### [Text provided]

--*--

Getting Through the Covid Years
I often think over the past three years. The Covid years. We are well into our third Covid year now.
In summer 2019, about seven months before Covid changed everything, I made one very smart move. I hated where I was living in Smithtown, for a variety of reasons. I knew that new apartments were going up in Ronkonkoma, and they looked amazing, but I had no idea that the first building had already been opened for leasing.
One day I was driving by and saw this "leasing now" sign, so I drove in and followed the signs to the leasing office. It was in building one. There are now six different buildings here.
Anyway, building two was just about to open. I looked around and realized I needed to move here. I never even saw my apartment in building two before I signed the lease that day. You couldn't enter building two yet. But within two weeks you would be able to live there.
I saw only the outside and the floor plan. It was a large, two-bedroom apartment. What sold me was that it was directly over the pool, and had a wrap-around balcony. I stood outside looking at it, and knew if I didn't sign that day, someone else would. It's a four-story building, and this particular apartment had already been leased on the third floor, and on the fourth floor. The first floor is the clubhouse, directly under my apartment. So this was the last one available.

--*--

[Stored entries]
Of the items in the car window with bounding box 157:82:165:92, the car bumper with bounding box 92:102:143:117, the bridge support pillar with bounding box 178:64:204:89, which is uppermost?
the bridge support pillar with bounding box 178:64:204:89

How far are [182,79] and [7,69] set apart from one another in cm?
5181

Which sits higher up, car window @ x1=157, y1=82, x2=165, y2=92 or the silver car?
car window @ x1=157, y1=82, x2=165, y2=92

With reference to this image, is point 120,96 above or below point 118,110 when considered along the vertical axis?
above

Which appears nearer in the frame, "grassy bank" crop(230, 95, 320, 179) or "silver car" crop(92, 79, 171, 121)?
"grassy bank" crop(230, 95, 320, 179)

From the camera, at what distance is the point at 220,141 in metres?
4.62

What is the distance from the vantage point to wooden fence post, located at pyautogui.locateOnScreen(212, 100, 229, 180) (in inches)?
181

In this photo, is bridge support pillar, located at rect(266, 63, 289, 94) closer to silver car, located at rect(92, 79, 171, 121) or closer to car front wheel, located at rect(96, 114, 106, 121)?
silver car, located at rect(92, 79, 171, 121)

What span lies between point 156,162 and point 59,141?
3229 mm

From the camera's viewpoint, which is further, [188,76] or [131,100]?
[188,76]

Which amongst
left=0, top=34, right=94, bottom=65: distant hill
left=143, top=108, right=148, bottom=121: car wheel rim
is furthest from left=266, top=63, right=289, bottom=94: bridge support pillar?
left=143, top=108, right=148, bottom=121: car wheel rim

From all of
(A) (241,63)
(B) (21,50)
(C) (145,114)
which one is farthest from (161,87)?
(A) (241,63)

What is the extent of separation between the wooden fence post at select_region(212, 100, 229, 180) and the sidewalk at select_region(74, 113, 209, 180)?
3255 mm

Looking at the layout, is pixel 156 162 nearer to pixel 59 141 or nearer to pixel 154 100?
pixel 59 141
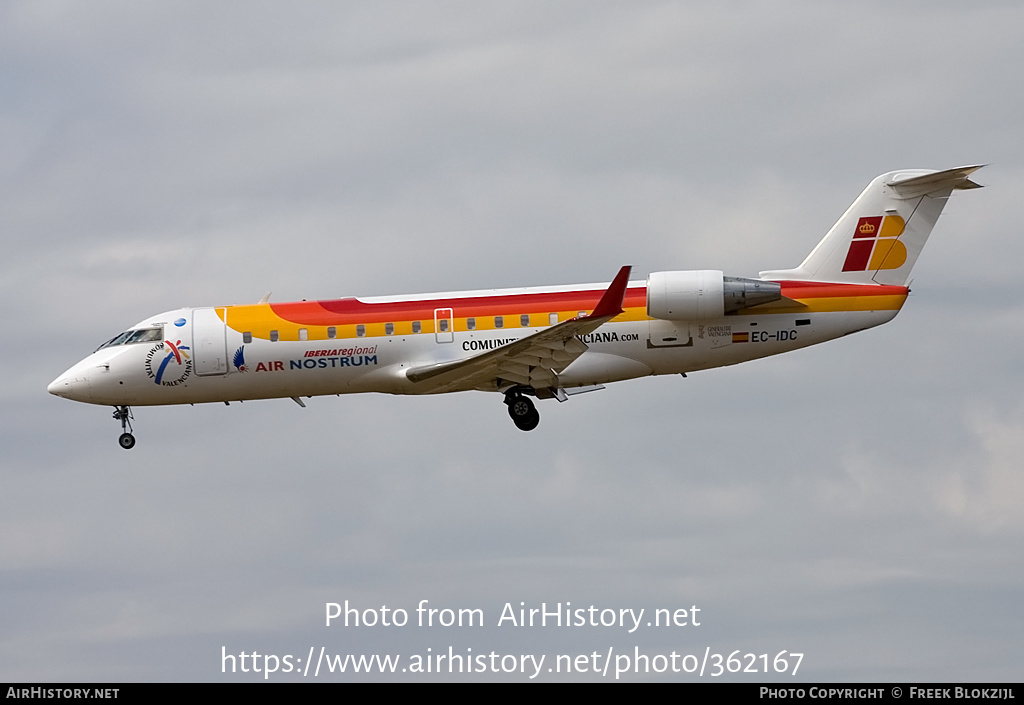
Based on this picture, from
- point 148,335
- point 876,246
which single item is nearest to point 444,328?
point 148,335

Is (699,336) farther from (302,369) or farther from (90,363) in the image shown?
(90,363)

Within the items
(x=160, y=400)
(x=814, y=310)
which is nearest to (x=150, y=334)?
(x=160, y=400)

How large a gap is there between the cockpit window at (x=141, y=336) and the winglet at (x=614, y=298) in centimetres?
1189

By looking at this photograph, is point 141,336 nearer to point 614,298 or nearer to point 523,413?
point 523,413

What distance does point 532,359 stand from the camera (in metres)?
41.3

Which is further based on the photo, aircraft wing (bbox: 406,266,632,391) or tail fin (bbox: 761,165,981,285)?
tail fin (bbox: 761,165,981,285)

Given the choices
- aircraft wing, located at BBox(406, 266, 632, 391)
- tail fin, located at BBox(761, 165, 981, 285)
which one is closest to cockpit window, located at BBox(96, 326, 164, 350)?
aircraft wing, located at BBox(406, 266, 632, 391)

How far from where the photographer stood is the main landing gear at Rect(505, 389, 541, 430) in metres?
43.0

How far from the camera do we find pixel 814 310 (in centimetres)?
4219

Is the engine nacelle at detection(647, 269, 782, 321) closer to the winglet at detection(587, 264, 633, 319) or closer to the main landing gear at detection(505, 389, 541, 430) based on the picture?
the winglet at detection(587, 264, 633, 319)

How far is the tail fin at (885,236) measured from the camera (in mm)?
42875

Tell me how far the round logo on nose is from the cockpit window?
0.83ft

--*--

### [Using the information]
1 > Quote the Covid years text word for word, everything from "Anyway, building two" down to "to live there.".
2 > Continue the piece about getting through the Covid years from where it stops.

### [Task-by-task outputs]
1 >
Anyway, building two was just about to open. I looked around and realized I needed to move here. I never even saw my apartment in building two before I signed the lease that day. You couldn't enter building two yet. But within two weeks you would be able to live there.

2 >
Because the balcony hangs directly over the pool, it's the one I would have chose anyway. So it was really meant to be mine, and I knew that.
What I did not know is that within months I would be locked down in there.
By time summer 2020 rolled around, they started doing live music at the pool. You had to wear masks in the common spaces, and in the elevators, but not at the pool. They weren't really supposed to be doing these events in 2020, there was no vaccine yet, and none of my friend's places were doing any events. It was considered risky. Maybe it was risky, I don't know. It didn't really matter for me at first, because I just sat out on my beautiful balcony, surrounded by my flowers, and watched the bands.
But soon, I decided to go down there. By then we found out Covid wasn't really easily transmitted outdoors. So I would bring my bottle of wine, and stainless steel wine glass, and drink it while listening to music by the pool. Many a day, I had to stumble back inside the doors, through the clubhouse, launch myself into the elevator, and then through my front door which was luckily right across from the elevator.
That pool, that music, and that balcony got me through summer 2020.
Okay, the wine helped too. A lot.
And it was during that summer that I got to know my upstairs neighbor. He lived directly above me. During the lonely winter of 2020, and April, the bad time, sometimes the only noise I heard all day was him pacing above me. It didn't bother me, in fact, I found it comforting. But I hadn't really known him yet.
We bonded over our idiot neighbors who refused to wear masks in our elevators. I called our elevator the Covid Express. Our neighbors rode up and down in it all day long, with their stupid yapping chihuahuas, maskless, not a care in the world.
Bill and I took the stairs.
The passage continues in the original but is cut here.